---- Task inputs

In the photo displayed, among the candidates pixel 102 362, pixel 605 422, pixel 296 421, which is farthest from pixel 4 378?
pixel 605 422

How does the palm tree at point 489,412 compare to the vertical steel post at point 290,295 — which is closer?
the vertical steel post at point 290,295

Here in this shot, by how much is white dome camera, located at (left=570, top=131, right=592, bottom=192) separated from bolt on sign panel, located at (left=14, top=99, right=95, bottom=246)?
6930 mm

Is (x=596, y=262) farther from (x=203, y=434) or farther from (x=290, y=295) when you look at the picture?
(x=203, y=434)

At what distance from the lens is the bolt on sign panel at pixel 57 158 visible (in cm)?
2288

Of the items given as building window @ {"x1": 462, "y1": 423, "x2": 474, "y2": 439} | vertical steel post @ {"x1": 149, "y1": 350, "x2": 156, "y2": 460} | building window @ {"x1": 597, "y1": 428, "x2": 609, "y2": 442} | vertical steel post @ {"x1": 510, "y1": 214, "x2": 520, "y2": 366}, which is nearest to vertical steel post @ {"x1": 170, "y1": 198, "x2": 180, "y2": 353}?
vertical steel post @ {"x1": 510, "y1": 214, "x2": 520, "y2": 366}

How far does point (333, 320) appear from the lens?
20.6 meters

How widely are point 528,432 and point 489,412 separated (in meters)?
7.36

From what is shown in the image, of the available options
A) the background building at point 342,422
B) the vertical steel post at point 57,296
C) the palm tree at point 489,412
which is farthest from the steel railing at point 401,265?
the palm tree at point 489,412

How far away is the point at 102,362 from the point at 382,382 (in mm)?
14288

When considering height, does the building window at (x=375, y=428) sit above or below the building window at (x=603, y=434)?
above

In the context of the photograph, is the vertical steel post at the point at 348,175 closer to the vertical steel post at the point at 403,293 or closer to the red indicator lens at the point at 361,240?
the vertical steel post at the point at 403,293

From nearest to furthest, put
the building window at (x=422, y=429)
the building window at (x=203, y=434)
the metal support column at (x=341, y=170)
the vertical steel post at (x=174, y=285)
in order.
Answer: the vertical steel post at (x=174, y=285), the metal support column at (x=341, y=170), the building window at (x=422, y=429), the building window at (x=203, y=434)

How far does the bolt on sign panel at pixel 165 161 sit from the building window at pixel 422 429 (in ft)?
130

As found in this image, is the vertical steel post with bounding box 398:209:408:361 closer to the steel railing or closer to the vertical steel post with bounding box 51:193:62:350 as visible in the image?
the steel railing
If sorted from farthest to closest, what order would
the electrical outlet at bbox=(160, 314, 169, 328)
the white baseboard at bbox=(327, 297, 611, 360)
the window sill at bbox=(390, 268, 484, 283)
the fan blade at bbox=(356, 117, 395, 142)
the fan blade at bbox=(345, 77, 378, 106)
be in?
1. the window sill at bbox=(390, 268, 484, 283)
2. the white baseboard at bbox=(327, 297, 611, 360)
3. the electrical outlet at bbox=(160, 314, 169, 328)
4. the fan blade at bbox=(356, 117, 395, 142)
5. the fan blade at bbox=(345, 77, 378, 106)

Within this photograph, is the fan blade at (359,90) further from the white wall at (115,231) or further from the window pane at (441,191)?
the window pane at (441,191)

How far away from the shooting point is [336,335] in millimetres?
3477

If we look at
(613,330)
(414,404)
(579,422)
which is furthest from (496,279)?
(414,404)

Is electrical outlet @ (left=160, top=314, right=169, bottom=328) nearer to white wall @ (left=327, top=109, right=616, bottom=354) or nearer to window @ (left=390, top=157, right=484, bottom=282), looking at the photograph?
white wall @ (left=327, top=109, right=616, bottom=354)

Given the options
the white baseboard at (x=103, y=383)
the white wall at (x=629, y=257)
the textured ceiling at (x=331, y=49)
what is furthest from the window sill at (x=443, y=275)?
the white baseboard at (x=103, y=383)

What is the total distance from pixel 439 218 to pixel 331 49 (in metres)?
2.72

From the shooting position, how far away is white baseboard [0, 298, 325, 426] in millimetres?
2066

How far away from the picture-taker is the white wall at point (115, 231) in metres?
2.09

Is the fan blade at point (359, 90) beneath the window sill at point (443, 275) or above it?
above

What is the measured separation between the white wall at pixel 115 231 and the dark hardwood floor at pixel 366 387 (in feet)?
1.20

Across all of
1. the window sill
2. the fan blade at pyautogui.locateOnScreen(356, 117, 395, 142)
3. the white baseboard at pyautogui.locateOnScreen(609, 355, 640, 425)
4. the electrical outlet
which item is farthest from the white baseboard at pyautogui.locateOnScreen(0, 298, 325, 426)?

--------

Exactly reproduce all of the entries above.

_Task answer_:
In the photo displayed, among the candidates pixel 102 362, pixel 605 422, pixel 296 421, which is farthest from pixel 4 378?
pixel 605 422

How does the palm tree at point 489,412 compare to the vertical steel post at point 290,295 — which is closer?
the vertical steel post at point 290,295

Here in this shot, by how much is white dome camera, located at (left=570, top=131, right=592, bottom=192) separated from bolt on sign panel, located at (left=14, top=99, right=95, bottom=246)?
6930 mm

Is (x=596, y=262) farther from (x=203, y=434) or farther from (x=290, y=295) when you look at the picture?
(x=203, y=434)

At what distance from the lens is the bolt on sign panel at pixel 57 158 visible (in cm)?
2288

Of the items given as building window @ {"x1": 462, "y1": 423, "x2": 474, "y2": 439} | vertical steel post @ {"x1": 149, "y1": 350, "x2": 156, "y2": 460} | building window @ {"x1": 597, "y1": 428, "x2": 609, "y2": 442} | vertical steel post @ {"x1": 510, "y1": 214, "x2": 520, "y2": 366}, which is nearest to vertical steel post @ {"x1": 170, "y1": 198, "x2": 180, "y2": 353}?
vertical steel post @ {"x1": 510, "y1": 214, "x2": 520, "y2": 366}

How far does point (333, 320) appear from the lens?
20.6 meters

How widely are point 528,432 and point 489,412 separated (in meters)?
7.36

From what is shown in the image, of the available options
A) the background building at point 342,422
B) the vertical steel post at point 57,296
C) the palm tree at point 489,412
which is farthest from the steel railing at point 401,265?
the palm tree at point 489,412

How far away is the point at 102,362 from the point at 382,382 (in mm)?
14288

When considering height, does the building window at (x=375, y=428) sit above or below the building window at (x=603, y=434)?
above

In the context of the photograph, is the vertical steel post at the point at 348,175 closer to the vertical steel post at the point at 403,293 or closer to the red indicator lens at the point at 361,240?
the vertical steel post at the point at 403,293

From nearest to furthest, put
the building window at (x=422, y=429)
the building window at (x=203, y=434)
the metal support column at (x=341, y=170)
the vertical steel post at (x=174, y=285)
in order.
Answer: the vertical steel post at (x=174, y=285), the metal support column at (x=341, y=170), the building window at (x=422, y=429), the building window at (x=203, y=434)

How far does the bolt on sign panel at pixel 165 161 sit from the building window at pixel 422 429 (in ft)?
130

As found in this image, is the vertical steel post with bounding box 398:209:408:361 closer to the steel railing or closer to the vertical steel post with bounding box 51:193:62:350 as visible in the image?
the steel railing
If sorted from farthest to closest, what order would
the electrical outlet at bbox=(160, 314, 169, 328)
the white baseboard at bbox=(327, 297, 611, 360)
the window sill at bbox=(390, 268, 484, 283)
the fan blade at bbox=(356, 117, 395, 142)
the fan blade at bbox=(345, 77, 378, 106)
be in?
1. the window sill at bbox=(390, 268, 484, 283)
2. the white baseboard at bbox=(327, 297, 611, 360)
3. the electrical outlet at bbox=(160, 314, 169, 328)
4. the fan blade at bbox=(356, 117, 395, 142)
5. the fan blade at bbox=(345, 77, 378, 106)

Within this photograph, is the fan blade at (359,90) further from the white wall at (115,231) or further from the window pane at (441,191)?
the window pane at (441,191)

How far away from the shooting point is [336,335] in millimetres?
3477

If we look at
(613,330)
(414,404)
(579,422)
which is furthest from (496,279)?
(414,404)

Is electrical outlet @ (left=160, top=314, right=169, bottom=328) nearer to white wall @ (left=327, top=109, right=616, bottom=354) or nearer to window @ (left=390, top=157, right=484, bottom=282), looking at the photograph?
white wall @ (left=327, top=109, right=616, bottom=354)

Given the options
the white baseboard at (x=103, y=383)
the white wall at (x=629, y=257)
the textured ceiling at (x=331, y=49)
what is furthest from the window sill at (x=443, y=275)?
the white baseboard at (x=103, y=383)

What is the total distance from pixel 439 218 to pixel 331 49 (in metres)?
2.72

From the shooting position, how far away is white baseboard [0, 298, 325, 426] in millimetres?
2066

How far away from the picture-taker is the white wall at point (115, 231) in metres?
2.09

Is the fan blade at point (359, 90) beneath the window sill at point (443, 275) or above it?
above

What is the measured separation between the white wall at pixel 115 231 and the dark hardwood floor at pixel 366 387 (in feet)?
1.20

Across all of
1. the window sill
2. the fan blade at pyautogui.locateOnScreen(356, 117, 395, 142)
3. the white baseboard at pyautogui.locateOnScreen(609, 355, 640, 425)
4. the electrical outlet
which item is farthest from the white baseboard at pyautogui.locateOnScreen(0, 298, 325, 426)?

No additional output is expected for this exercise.